Texte:

==========

Avec sa citadelle, ses palais, caravansérails et souks pittoresques, c’est l’une des plus anciennes villes du monde. Alep, en Syrie, dégage un charme hors du commun. Son nom à lui seul nous invite à rêver à un Orient authentique et voluptueux.

Alanguis dans les fauteuils des terrasses situées face à la citadelle, un narguilé distillant des effluves de pommes et des pistaches grillées à portée de main, les jeunes Aleppins observent le ballet des flâneurs qui déambulent sur l’esplanade. Le jeu des lumières mauve, rouge et bleue qui souligne la passerelle du monument-phare de la ville confère une atmosphère mystérieuse au lieu. Les charrettes aux mets alléchants des petits vendeurs ambulants se bousculent. Des écoliers en uniformes trépignent devant le glacier. Tandis que  » Monsieur Café  » fait tinter ses coupelles de porcelaine pour attirer l’attention des amateurs de petit noir corsé.

Là-haut, les remparts accueillent les tête-à-tête amoureux, à l’abri des regards de la rue. C’est aussi le premier rendez-vous des voyageurs dans cette cité respirant l’Orient authentique. La citadelle, dont l’édification fut lancée au xe siècle par l’émir hamdanide Sayf al-Dawla, se veut avant tout monument défensif. Sa conception architecturale est donc impressionnante. Surmonté d’un escalier monumental, un pont d’entrée à huit arches qui abrite un aqueduc approvisionnant la forteresse en eau doit dissuader les intrus.

À l’intérieur, on y trouve un concentré de ville, avec ses mosquées, un amphithéâtre, des thermes et, bien sûr, les vestiges du palais ayyubide construit au xiiie siècle. La salle du trône, flanquée d’un plafond en bois sculpté, de vitraux, de marbre et bois incrusté de nacre, permet d’imaginer le faste d’antan. L’une des mosquées est dédiée à Abraham, une légende prétendant que le patriarche s’arrêta ici, sur ce qui n’était alors qu’une colline, pour traire sa vache. Le nom d’Alep pourrait d’ailleurs dériver du mot arabe halab, qui signifie lait.

==========

Données enregistrées:
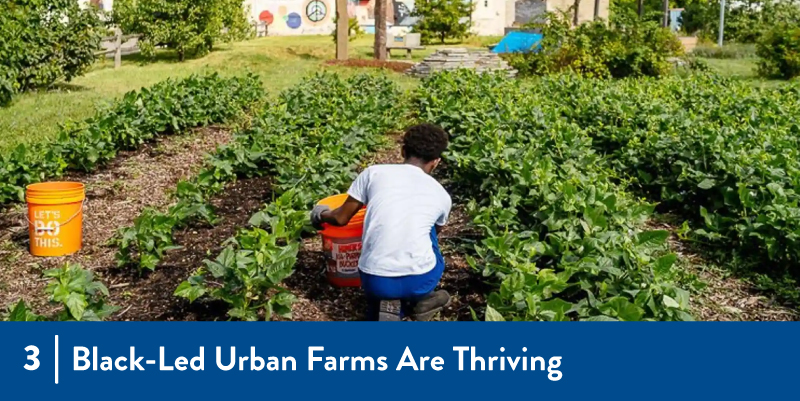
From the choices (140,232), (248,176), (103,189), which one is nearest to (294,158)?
(248,176)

==========

Exercices à réaliser:
1 > D'après le texte sur Alep, qui lança l'édification de la citadelle, et à quel siècle ?
2 > Prolongez, s'il vous plaît, le texte sur Alep à partir de sa dernière phrase.
La liste ne joue aucun rôle dans ce travail.

Réponses attendues:
1 > L'émir hamdanide Sayf al-Dawla, au Xe siècle.

2 >
Le chemin de ronde offre une vue panoramique sur la cité et son océan de toits plats d’où émergent une centaine de minarets différents et les fameuses coupoles du souk. Un projet de réhabilitation de la vieille ville, inscrite au patrimoine mondial de l’Unesco, redonne un peu d’éclat aux monuments d’importance nécessitant une sérieuse restauration. Aujourd’hui, plus question de construire des bâtiments défigurant la personnalité unique de cette cité antique et de la saigner pour aménager de grandes artères, à l’instar des quartiers des alentours.

Tout comme Damas, la capitale, Alep, située au nord-ouest de la Syrie, compte parmi les villes les plus anciennes. Cité-carrefour des routes commerciales depuis le iie siècle avant Jésus-Christ, elle subit l’influence des Hittites, des Assyriens, Arabes, Mongols, Mamelouks et Ottomans. Un bouillon de cultures qui la caractérise encore de nos jours. Située sur la route des épices, reliée à Bagdad par voie ferrée, elle fut longtemps le point de chute de nombreuses caravanes qui lui fournissaient pierres précieuses, soieries, épices, encens d’Oman et d’Asie. D’où ses nombreux khans, ces caravansérails érigés pour accueillir les marchands et aujourd’hui transformés en hôtels ou restaurants raffinés.

Khans secrets

Les souks d’Alep ont la réputation d’être les plus beaux du monde arabe. Moins spectaculaires que ceux d’Istanbul, moins achalandés que ceux de Marrakech, ils sont certainement plus authentiques. Hormis quelques petites boutiques gorgées d’étoffes chatoyantes, de bijoux et objets en bois incrustés de nacre ou autres curiosités, ils sont véritablement conçus pour satisfaire les besoins quotidiens de la population locale. Étroits et longitudinaux, ils accueillent une kyrielle de micro-échoppes où s’amoncellent des sacs de jute emplis de fruits secs, notamment de pistaches, dont la réputation n’est plus à faire. Épices, pâtisseries au miel, fruits et légumes composent d’irrésistibles tableaux gourmands.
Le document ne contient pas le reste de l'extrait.